En un tiempo marcado por la incertidumbre, el cansancio y el ruido, este retiro propone un camino interior para reencontrarnos con la esperanza cristiana, no como idea abstracta ni como optimismo ingenuo, sino como una experiencia encarnada, capaz de sostener la vida incluso en la noche.
La esperanza aparece aquí como una actitud profundamente humana y, al mismo tiempo, teologal: un dinamismo interior que nos abre al futuro cuando el presente pesa y nos impide quedar encerrados en la desesperanza. No se trata de negar el dolor ni de buscar soluciones rápidas, sino de aprender a esperar desde dentro, reconociendo dónde estamos hoy y a partir de ahí abrirnos a lo esencial.
Desde la tradición bíblica y cristiana, el retiro nos conduce a descubrir que la esperanza tiene un nombre y un rostro: Dios con nosotros, Enmanuel (cf. Is 7, 10-14; Mt 1,23; Jn 1,14; 2 Cor 6,16). En Cristo, Dios ha entrado en nuestra historia y ha asumido nuestra fragilidad, para permitir que el ser humano pueda ser divinizado por la acción transformante de su Espíritu Santo; bien decía san Atanasio: «Dios se hace hombre para que el hombre se haga Dios». El vigor de nuestra esperanza radica, no en que sea el ser humano quien con sus fuerzas alcanza a penetrar en lo divino, dino que esto es puro don y gracia de Dios, quien se ha entregado al ser humano (cf. 2 Pe 1, 3-4). De él sólo pide su sí confiado, su apertura y disposición activa como lo hizo María.
En razón de ello, en el camino del Aviento, María se presenta como modelo de esperanza: mujer concreta, situada en la historia, que no lo entiende todo, pero no se cierra; que acoge la Palabra, la guarda en el corazón y se pone en camino. En ella aprendemos que la esperanza cristiana se gesta lentamente, en silencio, en la disponibilidad cotidiana al dejar actuar a Dios.
La reflexión se adentra también en la experiencia de san Juan de la Cruz, cuya vida y obra muestran que la esperanza más auténtica no se vive al margen de la noche, sino atravesándola. Sus Romances sobre la Encarnación, (inspirados en el Prólogo del Evangelio de san Juan y el que recomendamos leer) revelan que Dios no huye de la oscuridad humana, sino que la habita para transformarla desde dentro.

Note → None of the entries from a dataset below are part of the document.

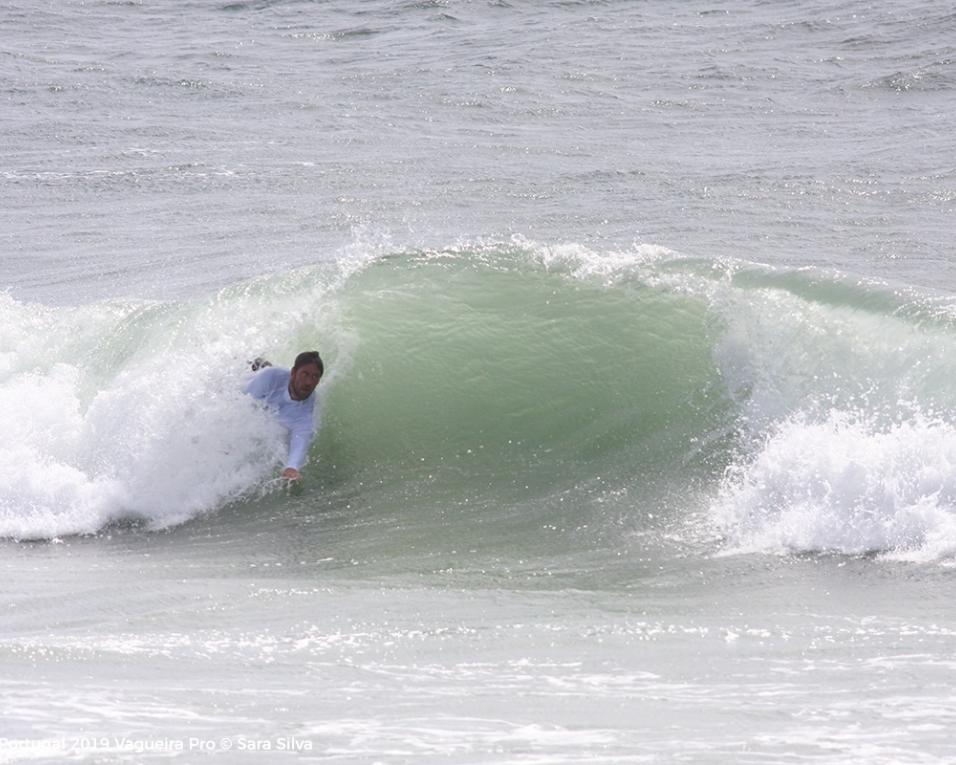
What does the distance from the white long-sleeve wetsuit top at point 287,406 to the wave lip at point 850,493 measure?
2561mm

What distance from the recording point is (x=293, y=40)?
82.3 ft

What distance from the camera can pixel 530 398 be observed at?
10.3m

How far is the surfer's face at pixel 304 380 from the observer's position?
872 centimetres

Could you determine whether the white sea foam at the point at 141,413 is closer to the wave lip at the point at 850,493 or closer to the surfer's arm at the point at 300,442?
the surfer's arm at the point at 300,442

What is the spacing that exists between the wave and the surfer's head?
73cm

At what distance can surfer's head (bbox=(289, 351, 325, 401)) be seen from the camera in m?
8.72

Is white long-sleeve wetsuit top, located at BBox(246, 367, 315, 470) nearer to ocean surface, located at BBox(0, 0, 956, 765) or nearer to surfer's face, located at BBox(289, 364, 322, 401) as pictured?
surfer's face, located at BBox(289, 364, 322, 401)

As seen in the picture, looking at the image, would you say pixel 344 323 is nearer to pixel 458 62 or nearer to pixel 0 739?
pixel 0 739

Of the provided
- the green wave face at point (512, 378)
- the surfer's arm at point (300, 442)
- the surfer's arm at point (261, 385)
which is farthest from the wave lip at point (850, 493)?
the surfer's arm at point (261, 385)

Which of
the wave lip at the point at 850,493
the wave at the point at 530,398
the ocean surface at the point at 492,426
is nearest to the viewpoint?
the ocean surface at the point at 492,426

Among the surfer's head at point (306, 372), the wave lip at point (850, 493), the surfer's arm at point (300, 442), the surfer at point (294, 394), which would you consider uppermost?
the surfer's head at point (306, 372)

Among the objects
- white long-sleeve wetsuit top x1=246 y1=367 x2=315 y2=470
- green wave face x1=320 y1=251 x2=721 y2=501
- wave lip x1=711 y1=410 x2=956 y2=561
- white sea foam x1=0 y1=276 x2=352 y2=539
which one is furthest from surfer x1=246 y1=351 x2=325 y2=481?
wave lip x1=711 y1=410 x2=956 y2=561

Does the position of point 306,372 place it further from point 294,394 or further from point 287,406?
point 287,406

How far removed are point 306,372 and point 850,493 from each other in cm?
329
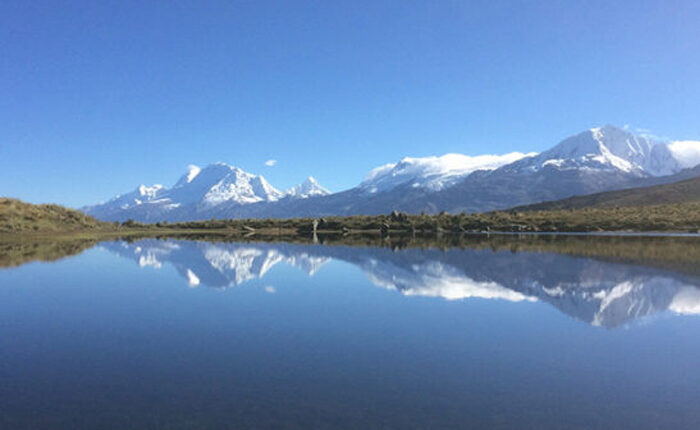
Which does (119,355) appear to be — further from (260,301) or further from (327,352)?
(260,301)

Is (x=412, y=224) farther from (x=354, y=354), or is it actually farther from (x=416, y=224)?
(x=354, y=354)

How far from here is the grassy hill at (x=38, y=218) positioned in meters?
70.5

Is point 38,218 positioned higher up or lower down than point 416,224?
higher up

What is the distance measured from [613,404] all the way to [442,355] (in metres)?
4.03

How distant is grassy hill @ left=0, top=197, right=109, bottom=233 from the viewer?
2776 inches

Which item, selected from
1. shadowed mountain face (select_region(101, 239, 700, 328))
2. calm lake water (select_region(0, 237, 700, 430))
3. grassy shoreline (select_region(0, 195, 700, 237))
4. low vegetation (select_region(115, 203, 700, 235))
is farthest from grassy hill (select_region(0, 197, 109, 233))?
calm lake water (select_region(0, 237, 700, 430))

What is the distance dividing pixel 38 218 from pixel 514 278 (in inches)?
3268

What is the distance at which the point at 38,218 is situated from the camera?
75875 millimetres

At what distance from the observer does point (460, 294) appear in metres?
20.4

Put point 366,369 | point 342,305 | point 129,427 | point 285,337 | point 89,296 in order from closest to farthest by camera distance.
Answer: point 129,427 < point 366,369 < point 285,337 < point 342,305 < point 89,296

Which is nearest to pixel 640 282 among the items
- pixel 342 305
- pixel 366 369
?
pixel 342 305

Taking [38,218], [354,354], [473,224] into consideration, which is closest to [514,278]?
[354,354]

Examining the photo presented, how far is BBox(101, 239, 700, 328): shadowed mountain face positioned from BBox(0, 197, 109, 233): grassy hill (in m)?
47.3

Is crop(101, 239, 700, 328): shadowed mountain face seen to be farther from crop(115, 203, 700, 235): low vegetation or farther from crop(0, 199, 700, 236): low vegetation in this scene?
crop(115, 203, 700, 235): low vegetation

El retiro reserva un lugar central al silencio como espacio de escucha, de verdad y de encuentro. En un mundo saturado de ruido y exigencia de rendimiento, el silencio se convierte en un acto profundamente humano y espiritual, donde la Palabra puede descender al corazón y la esperanza encontrar raíces.
Finalmente, el camino desemboca en la vida concreta: vivir en la Presencia que nos habita, aprender a reconocer a Dios en lo cotidiano, en lo pequeño, en lo ordinario, hemos sido creados para ello. Se citan un par de textos del libro que recomendó hace poco el Papa León XIV: La Práctica de la Presencia de Dios, especialmente de la carta séptima: «En medio de tus problemas, escóndete en Él tantas veces como puedas.
Levanta el corazón hacia Él, incluso durante las comidas o cuando estés con tus amigos.
El más mínimo pensamiento de Dios siempre será apreciado por Él.
No necesitas gritar muy fuerte.
Está más cerca de nosotros de lo que imaginamos.». Así la esperanza madura como confianza humilde y perseverante, propia de un alma que se sabe amada por Dios.
Este retiro no busca ofrecer respuestas cerradas, sino abrir un espacio interior donde cada persona pueda reconocer dónde está llamada hoy a esperar, aunque no vea claro, y aprender a permanecer en el camino sostenida por el amor de Dios, que como dice san Pablo «ha sido derramado en nuestros corazones por el Espíritu Santo que se nos ha dado.» Rom 5,5.